Copy out, word for word, everything in the Jeanne Black biography below from "Gloria Jeanne Black (October" down to "in Pomona, California.".

Page text -

=== Section Start ===

Gloria Jeanne Black (October 25, 1937 – October 23, 2014) was an American country music singer.

Life and career
Gloria Jeanne Black was born on October 25, 1937, in Pomona, California.

She first gained wide exposure singing on Cliffie Stone's television program Hometown Jamboree, from 1956 to 1959. Following this, she sang in Nevada, on the Las Vegas Strip and in Tahoe. She signed with Capitol Records in 1960 and released the single "He'll Have to Stay" later that year. The song, which was an answer record to Jim Reeves's hit "He'll Have to Go", was a hit in the US. The song peaked at No. 11 on the R&B Singles chart, No. 6 on the Country chart, and No. 4 on the Billboard Hot 100 chart. The song reached No. 41 in the UK Singles Chart and sold over one million copies globally, earning gold disc status. Black was unable to repeat the success of the single, and is sometimes regarded as a "one-hit wonder."

Personal life
Black was the sister of country music singer Janie Black.

=== Section End ===

Record excerpts -
=== Section Start ===

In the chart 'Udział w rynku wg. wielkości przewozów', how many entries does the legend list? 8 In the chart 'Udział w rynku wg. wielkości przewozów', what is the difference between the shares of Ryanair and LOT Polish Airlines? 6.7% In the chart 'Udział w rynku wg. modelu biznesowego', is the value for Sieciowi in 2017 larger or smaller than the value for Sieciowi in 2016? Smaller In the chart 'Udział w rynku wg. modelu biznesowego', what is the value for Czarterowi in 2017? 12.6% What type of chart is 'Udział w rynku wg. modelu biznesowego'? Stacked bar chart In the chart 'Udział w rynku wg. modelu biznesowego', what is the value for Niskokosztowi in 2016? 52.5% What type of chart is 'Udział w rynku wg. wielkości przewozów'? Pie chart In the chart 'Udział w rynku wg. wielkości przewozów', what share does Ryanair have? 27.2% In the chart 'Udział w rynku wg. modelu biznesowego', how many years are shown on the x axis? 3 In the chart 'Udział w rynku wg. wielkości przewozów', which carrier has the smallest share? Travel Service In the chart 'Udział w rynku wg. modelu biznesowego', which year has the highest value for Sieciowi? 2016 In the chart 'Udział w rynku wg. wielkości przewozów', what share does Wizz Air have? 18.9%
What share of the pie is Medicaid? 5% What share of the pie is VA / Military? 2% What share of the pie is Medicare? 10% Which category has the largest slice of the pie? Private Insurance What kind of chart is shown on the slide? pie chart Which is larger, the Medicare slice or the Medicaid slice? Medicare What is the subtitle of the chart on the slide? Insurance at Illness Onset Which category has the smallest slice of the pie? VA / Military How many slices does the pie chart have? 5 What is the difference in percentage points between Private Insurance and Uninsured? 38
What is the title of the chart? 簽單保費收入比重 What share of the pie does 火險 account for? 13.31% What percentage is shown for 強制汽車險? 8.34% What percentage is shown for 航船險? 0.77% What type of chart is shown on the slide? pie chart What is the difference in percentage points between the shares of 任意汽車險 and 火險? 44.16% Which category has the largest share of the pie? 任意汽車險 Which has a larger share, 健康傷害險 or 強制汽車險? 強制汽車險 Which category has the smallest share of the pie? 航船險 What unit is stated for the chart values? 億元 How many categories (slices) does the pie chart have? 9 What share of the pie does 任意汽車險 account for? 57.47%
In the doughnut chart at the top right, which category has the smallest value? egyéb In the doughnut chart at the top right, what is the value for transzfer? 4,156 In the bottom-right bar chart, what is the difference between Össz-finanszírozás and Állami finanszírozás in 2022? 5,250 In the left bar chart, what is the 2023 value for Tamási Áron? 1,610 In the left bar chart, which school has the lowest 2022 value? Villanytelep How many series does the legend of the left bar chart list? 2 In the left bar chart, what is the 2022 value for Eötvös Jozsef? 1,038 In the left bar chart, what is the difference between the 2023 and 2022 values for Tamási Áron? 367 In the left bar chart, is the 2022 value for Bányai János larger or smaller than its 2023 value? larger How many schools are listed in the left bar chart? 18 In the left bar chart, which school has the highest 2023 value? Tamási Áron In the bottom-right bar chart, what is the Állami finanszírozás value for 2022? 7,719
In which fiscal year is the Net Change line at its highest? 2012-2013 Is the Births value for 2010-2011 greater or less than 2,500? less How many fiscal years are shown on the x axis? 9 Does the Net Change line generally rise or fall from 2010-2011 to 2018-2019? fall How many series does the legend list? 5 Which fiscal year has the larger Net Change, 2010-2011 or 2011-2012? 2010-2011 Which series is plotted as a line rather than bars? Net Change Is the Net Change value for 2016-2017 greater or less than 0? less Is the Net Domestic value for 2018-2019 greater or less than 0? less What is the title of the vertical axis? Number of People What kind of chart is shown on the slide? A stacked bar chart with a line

=== Section End ===

Task answer -
Gloria Jeanne Black (October 25, 1937 – October 23, 2014) was an American country music singer.

Life and career
Gloria Jeanne Black was born on October 25, 1937, in Pomona, California.